How creativity shone through after the dark days of World War One

Despite the horror of the Great War, there was a remarkable ability for people to shrine creatively.

How creativity shone through after the dark days of World War One

In just over a week's time (Sunday 11 November), 100 years will have passed since the guns fell silent on Armistice Day 1918. It’s a time to stop and mark one of the most horrific events in human history, and remember the sacrifice, bloodshed and loss of life of World War One.

Yet even in the midst of tragedy and hardship, there was a remarkable ability for people to shine creatively. This makes the Great War a landmark not only for poetry, literature, art and music, but also for the advertising industry, with brands and marketing approaches that endure today.

There was a huge surge in newspaper readership, with people desperate for news from the Front, which also turned them into potential customers for advertisers.  

Government propaganda set the tone for a new kind of powerful advertising. The government’s chief advisor on recruitment advertising and publicity during World War One was Sir Hedley Le Bas. His campaigns aimed to pull at the heartstrings and mobilise people to put pressure on suitable candidates for the Army.

Ads targeted young women to persuade their men to sign up as well as the bosses of male employees, and used the full force of a guilt trip on men who hadn’t yet enrolled by imagining their future children asking why Daddy hadn’t fought.

This patriotic, emotive tone was adopted by brands. Much advertising focused on the brave boys in the trenches and what could be sent to them to make their time more bearable and keep them healthy – an approach taken by Oxo, Wright’s Coal Tar Soap, and Beecham’s Pills.

Ads also chart the way the war led to a real shift in the role of women, as they took on traditionally masculine roles and supported the war effort. In 1916, the British School of Motoring encouraged women to learn to drive, due to the shortage of men and "to help your country".

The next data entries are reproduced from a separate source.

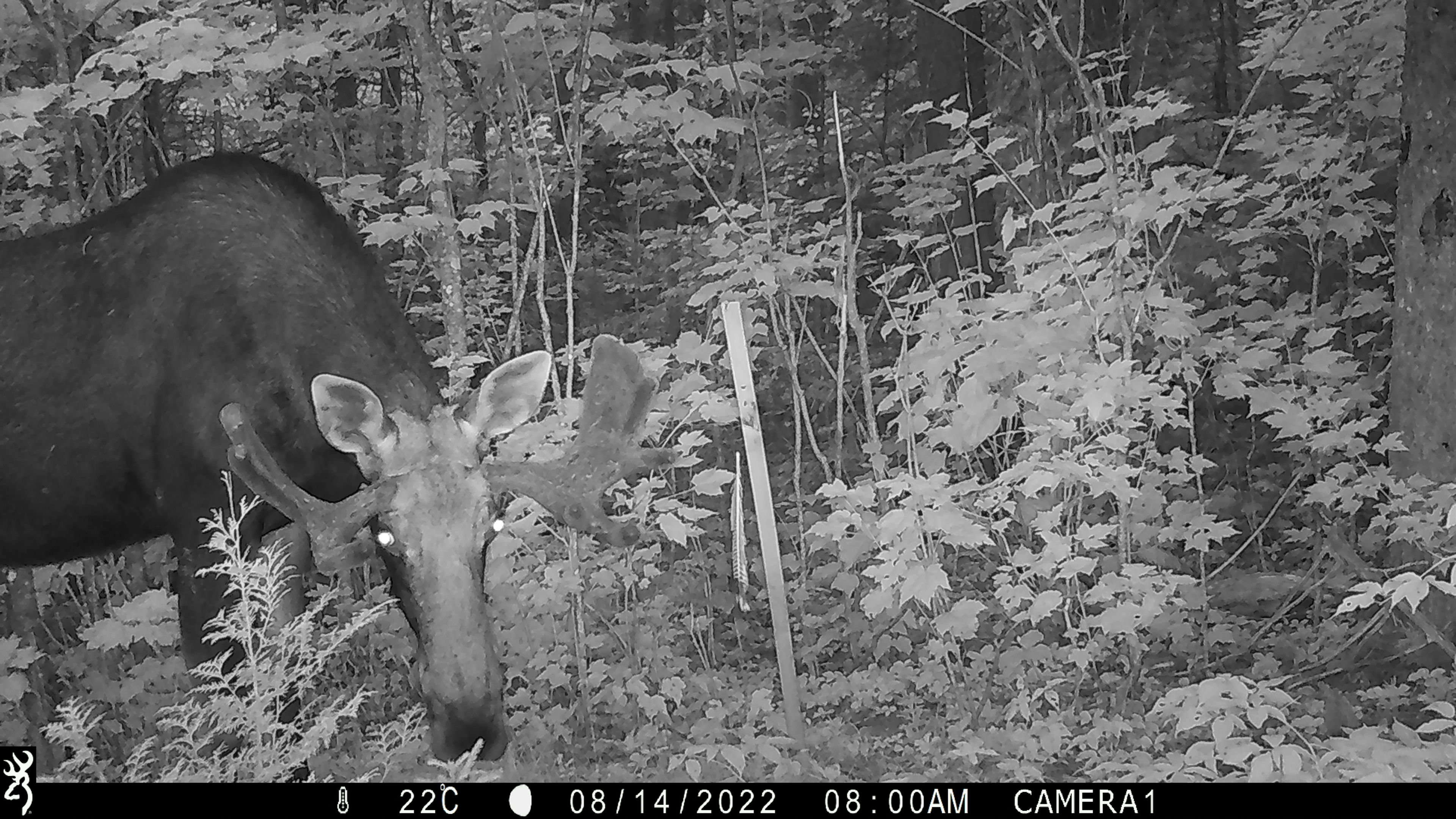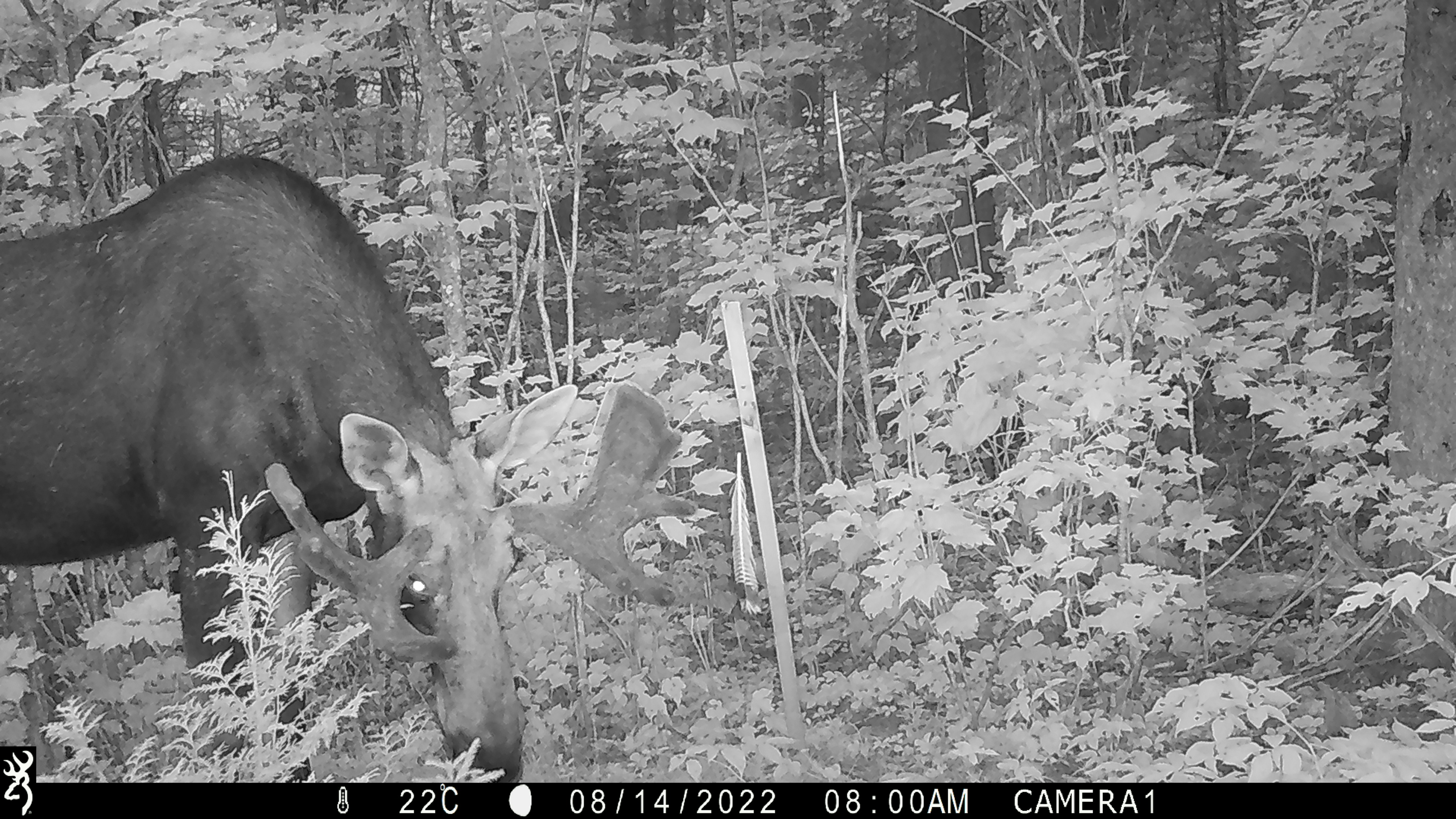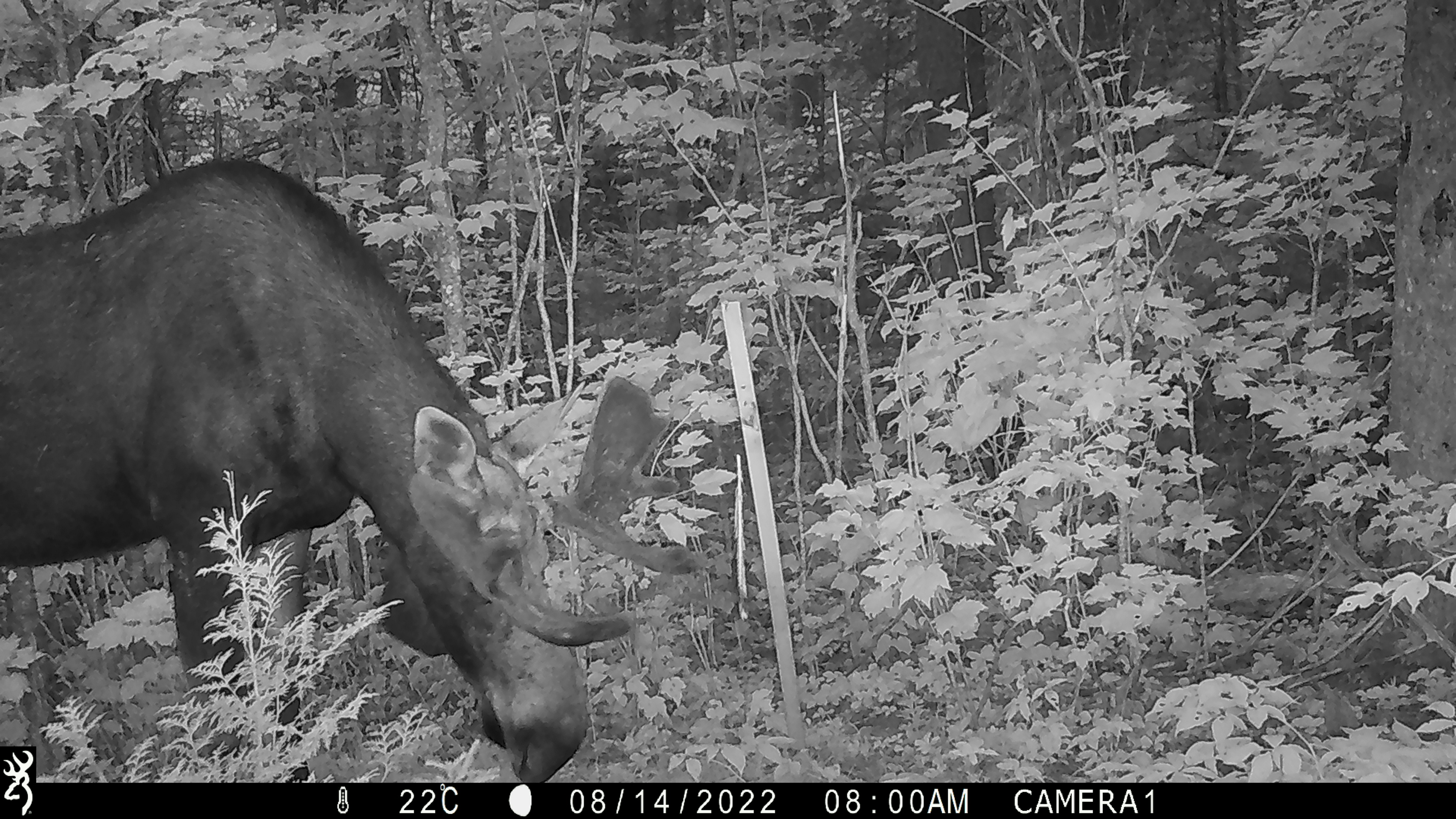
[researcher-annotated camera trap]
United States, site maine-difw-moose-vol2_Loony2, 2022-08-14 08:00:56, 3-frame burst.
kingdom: Animalia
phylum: Chordata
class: Mammalia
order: Artiodactyla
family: Cervidae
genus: Alces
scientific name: Alces alces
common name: moose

Snowfire Soaps were directly marketed to munitions workers; they were known as "Canary Girls" because the TNT stained their skin yellow.

The war also provided a boost for British brands and own-label products as part of a drive to reduce the import of foodstuffs. Sainsbury’s ran a big campaign promoting Crelos, its own-brand margarine, and Kimberly-Clark’s Kleenex evolved out of a crepe paper developed as a filter for gas masks.

The backpacks of every solider marching to the front contained Bovril, Typhoo Tea and HP Sauce. Throughout the war, the government sent supplies of Cadbury’s Bournville chocolate to the troops and Cadbury sent thousands of parcels to the injured and also its staff serving on the front line.

All these brands cemented their place in consumers' hearts and retain a nostalgic, sentimental value today. For advertisers, World War One is a masterclass in producing emotive, relevant advertising that has enduring power, taking brands from basic to beloved.